Engagements are such memorable events, make the surprise of a refinished ring part of the memory too.

Get her a really nice wedding band later, one that she has the say of designing and choosing. You'll both be pleased.
posted by Yellow at 11:04 AM on November 12, 2012 [1 favorite]


it's way cheaper that way.

I'm all for practicality, like more than any girl I know, so I appreciate this sentiment. But the thing is, an engagement ring is a symbolic gesture. You don't want it to be a symbol of "not worth very much." The whole "X months' salary" price point recommended by jewelers is ridiculous, but you don't want your proposal to come off as "I got you the cheapest thing I could find." This girl is important to you, and her happiness is important to you. Picking an engagement ring that she will love to wear forever is part of how you show this.

If she has already talked to you about wanting it re-plated, and you know you need the stone replaced, it might be nice to take care of all that before proposing. Sort of a show of effort (the same effort many men put into picking out the ring in the first place).

This is so true. My above comments are not meant to indicate that she will see a correlation between how much you spend and how much you love her. She doesn't sound like that kind of girl. But the worth of a ring comes from more than its price, it also comes from the sentimental history and the effort put into making her happy. A show of effort (instead of money) would be a really nice thing, because the opposite (getting the cheapest, easiest thing) could come off like you aren't that concerned about her happiness.
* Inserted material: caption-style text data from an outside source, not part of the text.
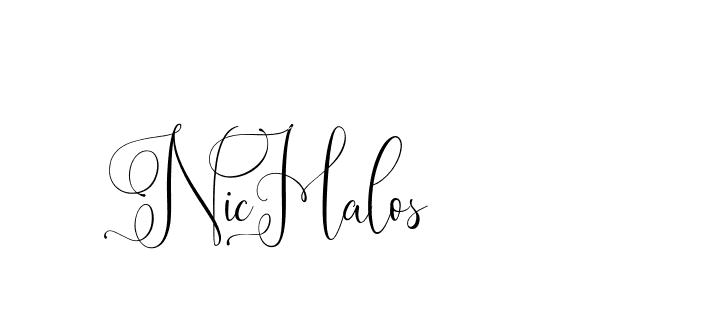 The best way (CalvinFallen-1GDgg) to make a short signature is to pick only two or three words in your name. The name Ceard include a total of six letters. For converting this name. Ceard signature style 2 images and pictures png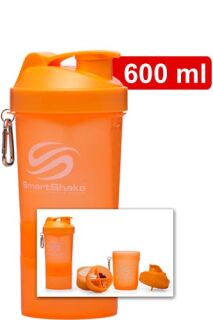 Blackline 2.0 - Honest Whey+ - 1000g Cocos & Cream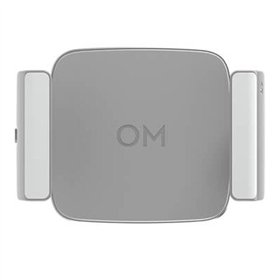 DJI OM Fill Light Phone Clamp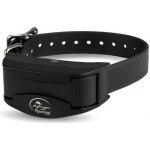 Obojok proti štekaniu SportDog NoBark SBC-8-E – Zboží Dáma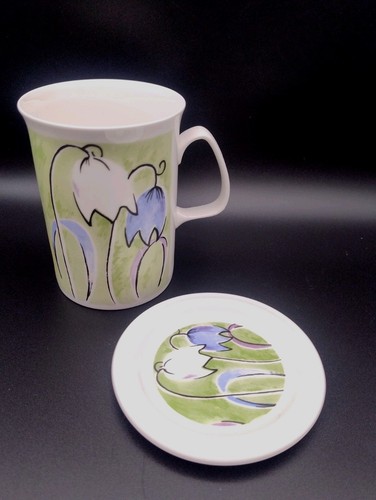 Vintage rose england fine - of,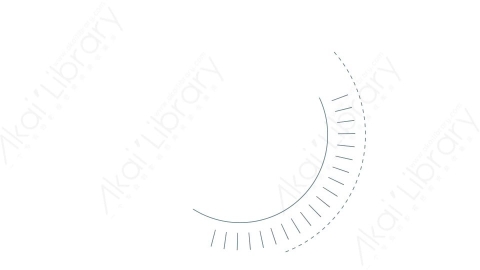 AE模板 71-motion-shape-71运动图形线条动画装饰元素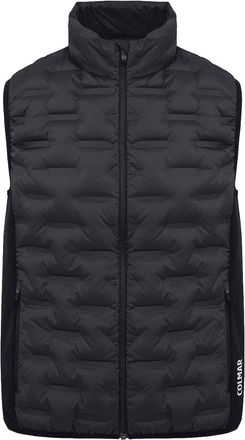 Colmar Vest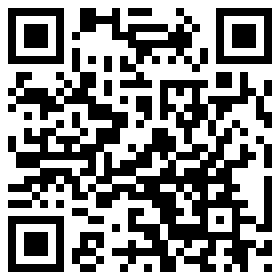 qrcode für Pracht LED FR Leuchte KATLA BL 1 5m 1x27W 120° - 5231005B-KATLA_BL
I would recommend enlisting her friends and family to help gather intelligence about her ring wishes. Many young women in long-term relationships are comfortable talking about "if he proposes" or even "when he proposes" with their friends, and these questions about what she's hoping for are not uncommon from friends. If you spend a couple months getting various people in her life to suss out how she wants the ring to be when you propose (as-is vs. fixed up, what kind of plating, does she want a wedding band, etc.), she won't get suspicious, and you will get major brownie points for showing that you're willing to work to make her happy.
posted by vytae at 11:12 AM on November 12, 2012


I would however note that if she were to wear it for a while and then take it off to get the work done before the wedding, there will be questions and some of them might be appalling.
My 2 cents - this was not true for me at all. I regularly forgot to wear my engagement ring during my engagement, and also had it in at the jewelers for resizing for over a month at one point, and no one ever said anything to me about not having the ring on. If you do decide to propose with the original ring, then get it fixed up with your girlfriend's input, it shouldn't be a problem as far as comments from other people go, IME.

I think you could go either way on this - fix it up before proposing, because everyone will be asking her to show it off to them as soon as they find out about she's engaged, OR propose to her with the ring as is, then let her guide the repair process so she definitely gets what she wants, as she's the one that has to wear it. However, it does sound like you know what needs to be done - just getting it plated and fixing the broken stone? If so, just get it fixed now and propose to her with the ring all ready to go.
posted by coupdefoudre at 11:33 AM on November 12, 2012


My wedding ring has never left my finger since the ceremony. I learned that from my mother.
posted by Cranberry at 11:58 AM on November 12, 2012


Clicked Post too soon: Having a plain band is very practical. It can be worn at all times, does not need cleaning, or repair. The big old engagement ring that makes a hole in your left glove can be left in the jewelry box NEVER ANY WHERE ELSE: Your finger or the box. No tying in the corner of a hankie like my aunt. She was moving house at the time and never saw her ring again.
posted by Cranberry at 12:02 PM on November 12, 2012


If there aren't money issues, then I don't understand why you wouldn't make the changes upfront. Typically, an engagement ring is worn with the wedding band after the wedding, so she never has to take it off again. Good luck!